• Part of a data file
----
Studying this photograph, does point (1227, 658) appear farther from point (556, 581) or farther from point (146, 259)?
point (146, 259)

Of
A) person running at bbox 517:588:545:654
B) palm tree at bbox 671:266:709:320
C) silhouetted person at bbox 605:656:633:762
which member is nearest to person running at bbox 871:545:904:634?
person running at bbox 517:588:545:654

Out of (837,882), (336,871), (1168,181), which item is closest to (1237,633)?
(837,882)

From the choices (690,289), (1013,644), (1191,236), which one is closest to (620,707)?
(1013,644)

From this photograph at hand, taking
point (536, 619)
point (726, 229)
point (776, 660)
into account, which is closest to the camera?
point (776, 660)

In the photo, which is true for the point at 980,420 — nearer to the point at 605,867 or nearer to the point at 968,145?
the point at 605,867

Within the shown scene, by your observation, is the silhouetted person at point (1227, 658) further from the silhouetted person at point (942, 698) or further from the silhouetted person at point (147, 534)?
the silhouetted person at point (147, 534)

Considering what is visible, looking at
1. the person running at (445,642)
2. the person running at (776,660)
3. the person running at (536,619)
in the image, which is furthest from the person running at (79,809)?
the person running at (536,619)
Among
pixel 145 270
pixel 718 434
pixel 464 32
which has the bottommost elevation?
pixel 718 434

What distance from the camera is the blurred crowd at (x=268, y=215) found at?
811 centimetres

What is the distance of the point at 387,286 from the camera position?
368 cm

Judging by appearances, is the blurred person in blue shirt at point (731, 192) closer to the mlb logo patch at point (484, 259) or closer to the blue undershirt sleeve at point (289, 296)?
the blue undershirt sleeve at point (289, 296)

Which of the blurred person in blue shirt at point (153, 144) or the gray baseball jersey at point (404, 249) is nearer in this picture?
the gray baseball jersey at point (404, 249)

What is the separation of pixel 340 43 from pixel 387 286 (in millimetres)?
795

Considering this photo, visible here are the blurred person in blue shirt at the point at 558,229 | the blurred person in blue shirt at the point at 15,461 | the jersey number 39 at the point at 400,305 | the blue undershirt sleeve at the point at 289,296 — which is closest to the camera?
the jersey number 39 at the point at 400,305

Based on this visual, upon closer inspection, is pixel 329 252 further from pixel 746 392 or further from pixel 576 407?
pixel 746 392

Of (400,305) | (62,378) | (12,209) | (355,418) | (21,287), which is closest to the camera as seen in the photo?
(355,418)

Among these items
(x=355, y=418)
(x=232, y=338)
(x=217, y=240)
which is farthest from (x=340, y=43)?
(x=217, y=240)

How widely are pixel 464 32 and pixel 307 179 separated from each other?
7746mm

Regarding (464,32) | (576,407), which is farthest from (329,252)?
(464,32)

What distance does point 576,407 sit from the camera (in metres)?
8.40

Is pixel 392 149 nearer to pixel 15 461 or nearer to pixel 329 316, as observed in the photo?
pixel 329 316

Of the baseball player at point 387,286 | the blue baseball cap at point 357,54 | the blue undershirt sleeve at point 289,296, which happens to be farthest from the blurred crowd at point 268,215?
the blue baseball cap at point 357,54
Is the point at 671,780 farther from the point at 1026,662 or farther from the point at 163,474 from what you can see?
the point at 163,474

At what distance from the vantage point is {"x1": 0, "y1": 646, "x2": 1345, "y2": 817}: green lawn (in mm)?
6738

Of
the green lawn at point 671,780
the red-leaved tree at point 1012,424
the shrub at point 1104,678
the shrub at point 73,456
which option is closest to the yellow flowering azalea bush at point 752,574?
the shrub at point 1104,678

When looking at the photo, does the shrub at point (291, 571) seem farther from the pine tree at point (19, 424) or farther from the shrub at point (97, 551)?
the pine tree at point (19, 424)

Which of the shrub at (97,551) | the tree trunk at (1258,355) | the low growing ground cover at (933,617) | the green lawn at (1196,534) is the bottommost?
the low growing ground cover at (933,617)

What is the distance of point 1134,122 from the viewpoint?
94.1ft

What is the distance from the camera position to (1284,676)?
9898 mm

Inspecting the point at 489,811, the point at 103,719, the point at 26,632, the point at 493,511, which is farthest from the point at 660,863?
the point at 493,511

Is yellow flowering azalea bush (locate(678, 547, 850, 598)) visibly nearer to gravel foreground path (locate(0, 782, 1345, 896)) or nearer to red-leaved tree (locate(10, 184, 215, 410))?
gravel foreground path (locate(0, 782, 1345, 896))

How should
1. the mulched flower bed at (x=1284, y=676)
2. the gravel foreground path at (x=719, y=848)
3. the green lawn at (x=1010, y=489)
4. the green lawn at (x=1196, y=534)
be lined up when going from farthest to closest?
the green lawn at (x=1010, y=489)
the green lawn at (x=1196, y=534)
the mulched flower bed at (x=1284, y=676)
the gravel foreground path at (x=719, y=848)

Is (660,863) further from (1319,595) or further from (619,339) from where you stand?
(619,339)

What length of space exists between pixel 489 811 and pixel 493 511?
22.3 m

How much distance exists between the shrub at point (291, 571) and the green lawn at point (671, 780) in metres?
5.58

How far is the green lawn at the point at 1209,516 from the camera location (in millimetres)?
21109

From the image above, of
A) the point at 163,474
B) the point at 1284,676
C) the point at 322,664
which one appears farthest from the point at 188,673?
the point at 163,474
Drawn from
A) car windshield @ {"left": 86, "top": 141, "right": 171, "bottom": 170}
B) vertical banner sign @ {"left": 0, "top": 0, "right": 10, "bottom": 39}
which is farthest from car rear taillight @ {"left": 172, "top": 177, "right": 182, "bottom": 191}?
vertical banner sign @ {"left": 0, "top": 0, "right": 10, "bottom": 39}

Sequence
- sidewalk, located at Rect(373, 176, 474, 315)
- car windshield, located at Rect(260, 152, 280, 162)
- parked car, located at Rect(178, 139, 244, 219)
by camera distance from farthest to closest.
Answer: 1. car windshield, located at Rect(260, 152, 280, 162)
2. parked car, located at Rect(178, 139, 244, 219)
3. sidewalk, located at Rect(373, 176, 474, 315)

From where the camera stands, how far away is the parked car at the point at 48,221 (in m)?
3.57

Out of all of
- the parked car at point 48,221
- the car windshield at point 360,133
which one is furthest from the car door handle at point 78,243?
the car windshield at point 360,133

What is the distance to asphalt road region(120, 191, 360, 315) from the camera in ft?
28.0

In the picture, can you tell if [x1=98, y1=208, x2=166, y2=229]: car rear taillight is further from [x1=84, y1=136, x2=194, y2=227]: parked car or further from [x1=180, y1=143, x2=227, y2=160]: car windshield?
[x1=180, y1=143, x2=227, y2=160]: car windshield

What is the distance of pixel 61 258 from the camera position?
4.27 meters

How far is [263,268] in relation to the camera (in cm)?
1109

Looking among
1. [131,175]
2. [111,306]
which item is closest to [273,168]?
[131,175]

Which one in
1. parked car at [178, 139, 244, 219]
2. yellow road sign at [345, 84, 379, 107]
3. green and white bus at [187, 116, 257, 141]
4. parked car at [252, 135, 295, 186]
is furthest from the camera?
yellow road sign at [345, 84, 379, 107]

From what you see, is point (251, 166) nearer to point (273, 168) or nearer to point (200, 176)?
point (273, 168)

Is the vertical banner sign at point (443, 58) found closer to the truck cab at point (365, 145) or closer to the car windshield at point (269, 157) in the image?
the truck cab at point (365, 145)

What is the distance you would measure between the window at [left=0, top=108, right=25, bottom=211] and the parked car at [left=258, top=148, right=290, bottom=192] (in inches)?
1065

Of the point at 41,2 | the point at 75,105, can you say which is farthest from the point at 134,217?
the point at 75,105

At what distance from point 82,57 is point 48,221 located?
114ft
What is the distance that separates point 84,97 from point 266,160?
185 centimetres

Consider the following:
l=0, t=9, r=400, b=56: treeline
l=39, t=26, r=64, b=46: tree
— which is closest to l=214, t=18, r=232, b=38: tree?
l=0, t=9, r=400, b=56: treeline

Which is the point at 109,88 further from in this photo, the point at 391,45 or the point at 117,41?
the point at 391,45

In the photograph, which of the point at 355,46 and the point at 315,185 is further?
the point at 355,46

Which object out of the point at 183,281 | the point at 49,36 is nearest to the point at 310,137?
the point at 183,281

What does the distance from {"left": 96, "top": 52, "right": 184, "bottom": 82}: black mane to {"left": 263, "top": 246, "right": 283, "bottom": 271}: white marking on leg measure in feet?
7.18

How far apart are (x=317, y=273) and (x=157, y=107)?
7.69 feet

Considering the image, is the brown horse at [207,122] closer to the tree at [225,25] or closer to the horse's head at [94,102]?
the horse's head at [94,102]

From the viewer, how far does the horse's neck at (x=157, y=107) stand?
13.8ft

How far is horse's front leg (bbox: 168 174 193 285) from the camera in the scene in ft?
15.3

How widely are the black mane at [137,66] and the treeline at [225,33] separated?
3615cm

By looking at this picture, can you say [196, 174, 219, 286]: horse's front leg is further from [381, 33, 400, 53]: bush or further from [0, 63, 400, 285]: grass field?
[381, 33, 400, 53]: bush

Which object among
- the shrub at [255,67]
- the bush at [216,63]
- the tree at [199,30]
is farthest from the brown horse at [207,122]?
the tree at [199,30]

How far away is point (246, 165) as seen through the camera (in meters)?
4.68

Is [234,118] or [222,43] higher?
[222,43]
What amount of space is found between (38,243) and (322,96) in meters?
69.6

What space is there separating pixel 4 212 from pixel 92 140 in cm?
----
• Aim
Copy out the lines above without any changes, from the line containing "How far apart" through the end of the records.

• Result for this exercise
How far apart are (x=317, y=273) and (x=157, y=107)?
7.69 feet

Considering the image, is the brown horse at [207,122] closer to the tree at [225,25] or closer to the horse's head at [94,102]?
the horse's head at [94,102]

From the viewer, how far does the horse's neck at (x=157, y=107) stand?
13.8ft

How far is horse's front leg (bbox: 168 174 193 285) from the camera in the scene in ft?
15.3

How widely are the black mane at [137,66] and the treeline at [225,33] separated?
3615cm

By looking at this picture, can you say [196, 174, 219, 286]: horse's front leg is further from [381, 33, 400, 53]: bush or further from [0, 63, 400, 285]: grass field?
[381, 33, 400, 53]: bush

Which object among
- the shrub at [255,67]
- the bush at [216,63]
- the tree at [199,30]
is farthest from the brown horse at [207,122]?
the tree at [199,30]

How far away is point (246, 165) as seen through the camera (in meters)?
4.68

Is [234,118] or [222,43] higher?
[222,43]
What amount of space is found between (38,243) and (322,96) in meters?
69.6

What space is there separating pixel 4 212 from pixel 92 140 in cm?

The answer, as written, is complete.